Дениз ответила «нет», хотя она сразу поняла, что пойдет на собрание. Она даже решила про себя: думать буду позже, дома, тогда разберусь, а пока — весело, вот и все...

В школе было много людей, не состоявших в списках избирателей, женщин, подростков; одно из тысяч собраний той изумительной весны, когда Париж повторял слова «Народный фронт» с нежностью и страстью. В зале было жарко; многие поснимали пиджаки; сидели в кепках; курили. Дениз вглядывалась в лица: сколько горестей, болезней, нужды! Женщина держала на руках спящего ребенка: видно, не на кого было оставить. У старика слезились воспаленные глаза; казалось, что он плачет. Все эти люди не знали друг друга; они пришли сюда из продымленных домов большого города, но их всех вязало новое братство; и когда оратор говорил о борьбе, о справедливости, сразу подымались кулаки, а сотни голосов отвечали, как эхо. Ораторы не походили на Тесса, они говорили отрывисто и мучительно, как будто искали слова; и слова звучали по-новому.

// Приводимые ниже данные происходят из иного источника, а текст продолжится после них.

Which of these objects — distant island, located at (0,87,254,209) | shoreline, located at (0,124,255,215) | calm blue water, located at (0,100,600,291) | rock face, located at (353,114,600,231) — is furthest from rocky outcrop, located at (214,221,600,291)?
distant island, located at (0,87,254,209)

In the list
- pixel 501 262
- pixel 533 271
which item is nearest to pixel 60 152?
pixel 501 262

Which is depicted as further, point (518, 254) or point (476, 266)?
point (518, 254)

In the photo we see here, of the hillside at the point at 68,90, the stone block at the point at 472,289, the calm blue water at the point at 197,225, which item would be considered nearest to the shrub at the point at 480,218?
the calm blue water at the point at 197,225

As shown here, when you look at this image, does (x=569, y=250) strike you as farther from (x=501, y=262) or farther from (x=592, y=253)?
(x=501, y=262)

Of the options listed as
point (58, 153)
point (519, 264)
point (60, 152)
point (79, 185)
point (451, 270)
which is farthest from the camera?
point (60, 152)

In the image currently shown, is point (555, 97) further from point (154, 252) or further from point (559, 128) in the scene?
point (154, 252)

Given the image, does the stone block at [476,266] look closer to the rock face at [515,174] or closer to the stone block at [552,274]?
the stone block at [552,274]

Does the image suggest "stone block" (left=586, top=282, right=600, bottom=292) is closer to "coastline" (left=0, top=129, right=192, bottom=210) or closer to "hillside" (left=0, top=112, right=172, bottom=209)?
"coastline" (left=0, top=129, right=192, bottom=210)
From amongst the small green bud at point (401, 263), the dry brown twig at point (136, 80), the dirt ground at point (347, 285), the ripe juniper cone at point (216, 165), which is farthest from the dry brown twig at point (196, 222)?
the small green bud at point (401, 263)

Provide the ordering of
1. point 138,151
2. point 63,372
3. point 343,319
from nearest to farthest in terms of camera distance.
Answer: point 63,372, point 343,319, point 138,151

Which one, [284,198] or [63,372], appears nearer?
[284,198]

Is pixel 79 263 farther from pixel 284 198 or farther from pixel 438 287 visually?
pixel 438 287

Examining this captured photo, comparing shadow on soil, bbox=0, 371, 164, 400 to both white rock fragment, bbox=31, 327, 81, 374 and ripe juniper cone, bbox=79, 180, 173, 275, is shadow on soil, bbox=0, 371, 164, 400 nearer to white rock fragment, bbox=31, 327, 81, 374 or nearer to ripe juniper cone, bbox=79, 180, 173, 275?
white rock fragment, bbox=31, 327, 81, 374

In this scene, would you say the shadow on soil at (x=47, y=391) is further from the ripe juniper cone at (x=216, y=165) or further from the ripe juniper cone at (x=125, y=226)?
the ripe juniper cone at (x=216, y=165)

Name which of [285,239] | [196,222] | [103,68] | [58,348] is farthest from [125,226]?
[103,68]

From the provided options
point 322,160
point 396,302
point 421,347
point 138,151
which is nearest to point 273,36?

А лица были усталые; только улыбка на минуту освещала их. Были позабыты и враждебные кандидаты, и урны. Тоска рождения, тайна ростка жили в темном от дыма зале; а кулак работницы, сухой и морщинистый, трясся в воздухе, как будто эта женщина, рожавшая, хоронившая детей, зажала в нем немного ветра, теплоту приветствия или пролетевшее мимо короткое слово.

Прошло полчаса, прошел час, полтора; Дениз не уходила. Она напряженно слушала; но вряд ли она смогла бы пересказать, о чем говорили эти люди; она как бы слушала глухое биение сердец, новый мир, ей непонятный; так девочкой в Бретани она слушала впервые открывшееся перед ней море.

В двенадцать часов собрание кончилось. Дениз вдруг поняла в смятении, что и она подхватывает «Интернационал», путая слова, не зная, зачем поет, о чем.

К Мишо подошел немолодой высокий рабочий, со шрамом на щеке, с темными, запавшими глазами:

— Мишо, мы сегодня с твоего завода четырех записали. Ты передай Шарлю, что листовки лучше составлять по цехам. Потом щиты можно использовать для плакатов...

Он повернулся к Дениз:

— Ты, товарищ, из какого района?

Дениз покраснела от смущения. За нее ответил Мишо:

— Товарищ — студентка.

Дениз подумала: значит, он принял меня за свою. И это почему-то ее обрадовало.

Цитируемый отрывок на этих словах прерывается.